Tuesday, February 01, 2005

Today's Warm and Fuzzy Thought

Moving sucks.

Well it has taken a couple of days but Valium and I are finally settled into our new apartment. Mind you, that does not mean that all the boxes are unpacked, it only means that it doesn't take us 20 minutes to find underwear in the morning. So far, we are quite happy with our new home and I think we could be quite happy here. Our course load has lessened by one class which should help us out with time and homework.

Over the weekend, my dad helped my grandmother move out of her home that she shares with my grandfather and move into an assisted living type apartment. I didn't know this was happening and I wish that I could have been there to help. I always remember my grandmother from my youth when she was a creative beacon in my life. Then some things changed and she began to grow tired, and her art and creativity began to wither and fade. She has spent her entire life taking care of other people. In her youth it was her brothers and sisters, once married her husband and children, and in some cases, her children's children. She has always been someone who has put other people's needs before her own and now I hope that she will take the time in her last years and take care of herself. I truly hope that she once again uses her time to create beautiful art.

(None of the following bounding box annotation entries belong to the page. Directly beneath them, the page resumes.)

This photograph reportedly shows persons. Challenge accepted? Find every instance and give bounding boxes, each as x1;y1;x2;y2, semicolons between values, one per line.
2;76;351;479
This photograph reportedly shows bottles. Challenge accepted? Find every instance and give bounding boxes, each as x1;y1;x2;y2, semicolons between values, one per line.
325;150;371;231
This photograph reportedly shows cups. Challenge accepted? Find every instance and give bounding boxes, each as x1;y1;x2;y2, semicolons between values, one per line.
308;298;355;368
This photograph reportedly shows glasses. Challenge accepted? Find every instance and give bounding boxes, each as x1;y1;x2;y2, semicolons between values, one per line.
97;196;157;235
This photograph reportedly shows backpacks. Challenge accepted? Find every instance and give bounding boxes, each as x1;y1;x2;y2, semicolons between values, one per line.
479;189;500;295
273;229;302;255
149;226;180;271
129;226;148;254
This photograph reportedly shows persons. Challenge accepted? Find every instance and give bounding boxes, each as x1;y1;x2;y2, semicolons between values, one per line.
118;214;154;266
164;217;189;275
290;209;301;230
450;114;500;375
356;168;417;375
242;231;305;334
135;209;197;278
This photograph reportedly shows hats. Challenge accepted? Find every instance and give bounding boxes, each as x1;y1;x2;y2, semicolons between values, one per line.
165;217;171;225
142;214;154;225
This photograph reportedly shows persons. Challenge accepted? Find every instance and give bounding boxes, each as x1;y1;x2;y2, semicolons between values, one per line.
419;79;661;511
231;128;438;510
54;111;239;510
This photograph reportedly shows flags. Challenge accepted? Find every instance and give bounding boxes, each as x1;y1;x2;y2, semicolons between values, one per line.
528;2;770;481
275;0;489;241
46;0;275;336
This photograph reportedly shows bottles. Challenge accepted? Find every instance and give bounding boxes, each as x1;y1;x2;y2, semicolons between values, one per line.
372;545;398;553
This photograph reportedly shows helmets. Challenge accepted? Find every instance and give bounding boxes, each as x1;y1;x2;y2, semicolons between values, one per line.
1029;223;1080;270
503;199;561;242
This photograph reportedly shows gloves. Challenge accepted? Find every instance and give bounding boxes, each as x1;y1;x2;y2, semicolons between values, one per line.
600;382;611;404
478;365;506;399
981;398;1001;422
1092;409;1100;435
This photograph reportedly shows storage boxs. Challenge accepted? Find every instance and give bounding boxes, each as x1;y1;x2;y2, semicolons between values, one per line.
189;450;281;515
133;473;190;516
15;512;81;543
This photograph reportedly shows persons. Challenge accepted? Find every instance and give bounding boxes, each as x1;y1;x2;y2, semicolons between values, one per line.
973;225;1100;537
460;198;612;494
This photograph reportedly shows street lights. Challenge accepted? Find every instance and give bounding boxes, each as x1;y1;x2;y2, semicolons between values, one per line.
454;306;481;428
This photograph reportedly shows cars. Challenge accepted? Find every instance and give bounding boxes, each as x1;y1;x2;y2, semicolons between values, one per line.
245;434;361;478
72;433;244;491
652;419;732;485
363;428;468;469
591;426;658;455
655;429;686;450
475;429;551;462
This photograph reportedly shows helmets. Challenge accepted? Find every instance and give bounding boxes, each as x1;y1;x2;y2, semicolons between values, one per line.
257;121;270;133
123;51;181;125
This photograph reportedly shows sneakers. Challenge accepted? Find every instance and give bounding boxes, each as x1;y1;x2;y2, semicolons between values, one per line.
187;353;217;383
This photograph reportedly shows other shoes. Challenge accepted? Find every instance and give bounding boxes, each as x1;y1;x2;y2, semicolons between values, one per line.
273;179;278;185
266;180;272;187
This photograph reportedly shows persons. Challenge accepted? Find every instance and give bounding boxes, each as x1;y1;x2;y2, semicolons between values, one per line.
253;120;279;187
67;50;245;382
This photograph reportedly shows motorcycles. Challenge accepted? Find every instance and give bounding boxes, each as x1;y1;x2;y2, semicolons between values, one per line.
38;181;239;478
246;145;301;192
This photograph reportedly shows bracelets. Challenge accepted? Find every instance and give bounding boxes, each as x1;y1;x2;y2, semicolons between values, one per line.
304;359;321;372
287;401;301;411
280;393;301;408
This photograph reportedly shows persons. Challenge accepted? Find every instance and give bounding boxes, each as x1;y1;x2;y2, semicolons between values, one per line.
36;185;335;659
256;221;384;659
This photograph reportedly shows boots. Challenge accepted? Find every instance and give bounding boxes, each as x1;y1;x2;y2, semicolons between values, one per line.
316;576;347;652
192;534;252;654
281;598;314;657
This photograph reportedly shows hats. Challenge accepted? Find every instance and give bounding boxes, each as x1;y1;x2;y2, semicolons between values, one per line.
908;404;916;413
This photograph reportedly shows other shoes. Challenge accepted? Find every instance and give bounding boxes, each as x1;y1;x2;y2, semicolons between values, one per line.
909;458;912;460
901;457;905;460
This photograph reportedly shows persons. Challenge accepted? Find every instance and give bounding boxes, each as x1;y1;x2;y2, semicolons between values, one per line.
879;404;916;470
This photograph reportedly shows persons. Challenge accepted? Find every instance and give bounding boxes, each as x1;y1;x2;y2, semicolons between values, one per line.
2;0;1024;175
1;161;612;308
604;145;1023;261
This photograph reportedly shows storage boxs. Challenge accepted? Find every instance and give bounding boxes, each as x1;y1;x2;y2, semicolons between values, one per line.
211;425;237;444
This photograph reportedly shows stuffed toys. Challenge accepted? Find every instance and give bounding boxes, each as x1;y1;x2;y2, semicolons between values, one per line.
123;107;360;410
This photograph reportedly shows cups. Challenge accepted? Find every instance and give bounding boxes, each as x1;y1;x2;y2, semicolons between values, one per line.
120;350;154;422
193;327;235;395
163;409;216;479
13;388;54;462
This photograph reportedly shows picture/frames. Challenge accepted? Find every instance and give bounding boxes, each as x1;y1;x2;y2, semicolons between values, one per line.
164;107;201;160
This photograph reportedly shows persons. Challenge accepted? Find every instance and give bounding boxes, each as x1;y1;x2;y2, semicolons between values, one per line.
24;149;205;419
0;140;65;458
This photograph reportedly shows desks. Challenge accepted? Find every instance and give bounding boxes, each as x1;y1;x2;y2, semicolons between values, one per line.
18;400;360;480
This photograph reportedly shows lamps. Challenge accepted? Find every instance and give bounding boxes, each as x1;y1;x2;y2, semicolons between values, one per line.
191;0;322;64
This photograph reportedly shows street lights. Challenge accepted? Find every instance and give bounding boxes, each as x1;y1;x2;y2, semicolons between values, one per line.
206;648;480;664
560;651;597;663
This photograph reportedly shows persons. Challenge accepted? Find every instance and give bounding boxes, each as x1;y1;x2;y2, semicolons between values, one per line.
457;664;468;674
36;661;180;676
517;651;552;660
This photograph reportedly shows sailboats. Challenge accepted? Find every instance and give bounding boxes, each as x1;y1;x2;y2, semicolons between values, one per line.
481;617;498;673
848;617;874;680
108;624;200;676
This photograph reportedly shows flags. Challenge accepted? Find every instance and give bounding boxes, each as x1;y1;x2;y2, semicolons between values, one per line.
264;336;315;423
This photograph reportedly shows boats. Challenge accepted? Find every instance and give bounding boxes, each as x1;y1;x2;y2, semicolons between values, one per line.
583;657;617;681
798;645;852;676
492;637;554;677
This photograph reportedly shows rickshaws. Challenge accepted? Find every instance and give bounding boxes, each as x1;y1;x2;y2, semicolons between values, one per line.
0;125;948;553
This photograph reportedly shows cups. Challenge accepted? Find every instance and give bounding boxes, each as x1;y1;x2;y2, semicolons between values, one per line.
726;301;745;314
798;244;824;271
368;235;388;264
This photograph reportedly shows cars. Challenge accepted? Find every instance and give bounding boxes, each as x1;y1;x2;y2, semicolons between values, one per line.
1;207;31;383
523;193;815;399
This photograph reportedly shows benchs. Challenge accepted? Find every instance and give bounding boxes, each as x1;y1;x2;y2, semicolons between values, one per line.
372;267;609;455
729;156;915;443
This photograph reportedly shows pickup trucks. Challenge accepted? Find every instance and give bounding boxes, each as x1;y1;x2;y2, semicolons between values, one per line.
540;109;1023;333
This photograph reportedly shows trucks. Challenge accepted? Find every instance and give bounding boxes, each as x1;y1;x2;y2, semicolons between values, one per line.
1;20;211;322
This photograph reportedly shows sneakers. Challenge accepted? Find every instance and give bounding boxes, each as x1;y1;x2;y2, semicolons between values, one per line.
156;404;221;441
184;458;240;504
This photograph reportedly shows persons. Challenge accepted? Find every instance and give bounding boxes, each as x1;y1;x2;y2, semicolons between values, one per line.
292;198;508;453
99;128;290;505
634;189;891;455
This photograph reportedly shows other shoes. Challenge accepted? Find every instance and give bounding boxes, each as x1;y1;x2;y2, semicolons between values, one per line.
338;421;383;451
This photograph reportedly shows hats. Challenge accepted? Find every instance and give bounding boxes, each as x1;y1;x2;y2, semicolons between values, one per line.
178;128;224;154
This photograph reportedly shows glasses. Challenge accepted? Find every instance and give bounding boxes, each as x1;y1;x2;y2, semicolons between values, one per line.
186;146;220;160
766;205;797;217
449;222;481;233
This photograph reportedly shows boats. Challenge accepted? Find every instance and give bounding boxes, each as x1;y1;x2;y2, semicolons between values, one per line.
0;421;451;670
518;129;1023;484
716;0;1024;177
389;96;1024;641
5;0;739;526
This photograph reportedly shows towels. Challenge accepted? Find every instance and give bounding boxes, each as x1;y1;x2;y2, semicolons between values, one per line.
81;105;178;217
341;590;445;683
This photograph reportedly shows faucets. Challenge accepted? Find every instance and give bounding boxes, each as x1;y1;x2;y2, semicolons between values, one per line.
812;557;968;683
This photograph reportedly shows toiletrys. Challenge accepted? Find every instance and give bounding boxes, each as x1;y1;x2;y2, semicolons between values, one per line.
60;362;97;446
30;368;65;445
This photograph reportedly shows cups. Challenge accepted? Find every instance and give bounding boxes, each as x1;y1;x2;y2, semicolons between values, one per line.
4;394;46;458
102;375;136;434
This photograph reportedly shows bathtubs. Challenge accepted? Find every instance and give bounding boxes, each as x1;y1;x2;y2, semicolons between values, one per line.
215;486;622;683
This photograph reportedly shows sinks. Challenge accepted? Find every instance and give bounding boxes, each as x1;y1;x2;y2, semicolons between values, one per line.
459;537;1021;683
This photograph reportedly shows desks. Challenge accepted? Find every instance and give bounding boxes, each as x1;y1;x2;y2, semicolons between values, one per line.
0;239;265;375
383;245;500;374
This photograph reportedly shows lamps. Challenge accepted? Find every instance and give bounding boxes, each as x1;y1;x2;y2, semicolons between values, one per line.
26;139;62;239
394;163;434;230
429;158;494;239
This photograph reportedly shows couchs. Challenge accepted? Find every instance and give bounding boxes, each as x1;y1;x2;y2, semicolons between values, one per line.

I draw inspiration from my family but not by the things they have accomplished but by the things they have not. When my mom died, she left so many things undone. My uncle is a wonderful painter and yet never touches the brush. My grandmother who always wanted to study science and never did. I see their regrets and unfulfilled dreams and I realize that I still have an opportunity to not follow in their footsteps. Instead, I will do the things I always wanted to do.